Friday, October 06, 2006

Five days and counting until I board an Emirates airplane headed to Uganda.

Maine Photographic Workshops offers a program there focusing on working with NGOs (non-government aid organizations), specifically developing story ideas and capturing images that will help these groups share their missions with the world.

So, early on 18 October I will be on my way for the 2-3 week workshop. A layover in Dubai will follow with my friend and photographer, Paul Thuysbaert, where we may have a short photoshoot at the JW Marriott. (The Uganda trip has taken a financial commitment, so any additional projects I can do along the way will help!).

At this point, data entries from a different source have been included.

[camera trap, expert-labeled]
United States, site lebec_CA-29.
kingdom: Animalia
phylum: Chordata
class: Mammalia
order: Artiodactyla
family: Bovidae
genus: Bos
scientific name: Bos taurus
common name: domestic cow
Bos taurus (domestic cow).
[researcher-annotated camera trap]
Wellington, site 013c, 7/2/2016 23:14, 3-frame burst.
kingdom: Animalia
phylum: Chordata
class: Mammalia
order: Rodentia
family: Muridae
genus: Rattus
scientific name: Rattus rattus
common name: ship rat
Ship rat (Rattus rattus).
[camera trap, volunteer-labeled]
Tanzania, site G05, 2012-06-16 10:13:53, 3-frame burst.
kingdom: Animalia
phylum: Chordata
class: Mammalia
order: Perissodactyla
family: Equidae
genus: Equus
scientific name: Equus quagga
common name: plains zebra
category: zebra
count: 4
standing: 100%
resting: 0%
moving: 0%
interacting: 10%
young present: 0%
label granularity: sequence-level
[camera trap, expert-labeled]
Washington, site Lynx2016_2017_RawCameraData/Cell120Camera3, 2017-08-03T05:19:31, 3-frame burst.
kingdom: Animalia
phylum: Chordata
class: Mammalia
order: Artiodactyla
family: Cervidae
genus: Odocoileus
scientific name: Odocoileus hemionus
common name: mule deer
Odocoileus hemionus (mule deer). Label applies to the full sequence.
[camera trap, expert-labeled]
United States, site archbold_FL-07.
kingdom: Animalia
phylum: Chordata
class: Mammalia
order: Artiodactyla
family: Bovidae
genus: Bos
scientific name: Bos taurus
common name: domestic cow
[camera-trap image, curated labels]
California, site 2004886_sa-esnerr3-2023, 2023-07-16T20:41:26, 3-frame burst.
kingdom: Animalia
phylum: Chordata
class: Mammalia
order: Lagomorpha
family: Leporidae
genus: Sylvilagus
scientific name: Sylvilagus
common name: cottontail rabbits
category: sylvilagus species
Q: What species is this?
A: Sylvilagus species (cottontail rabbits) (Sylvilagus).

I will be returning home on 13 Nov.

For me, this is an amazing opportunity to explore a challenging area of photography within an organized environment. It will be a stark contrast to the hotel work from which I make a living; an opportunity to make a difference in the lives of people struggling each day to literally survive. And I will be snatched out of my comfort zone and dropped into completely unfamiliar customs, language, food, surroundings — how can I not but learn and grow as person from such an experience?

So, stay tuned. Check in from time to time to see how the plans are going. I look forward to reading your comments. Helpful things like the warning signs of crazed hippos, hand sanitizer brands that really do work, and optimistic survival stories of visits to Africa that did not require Immodium products... these thoughts are certainly welcome along with good wishes, assurances of prayer, and general travel tips.

Should anyone know of a particular NGO based in Kampala, I would welcome the opportunity to meet with them and include them in part of my work.

Once I’m there, I'll try very hard to be organized enough to post quick entries with photos to give an idea of what I’m working on in a vibrant and hopeful part of sub-Saharan Africa.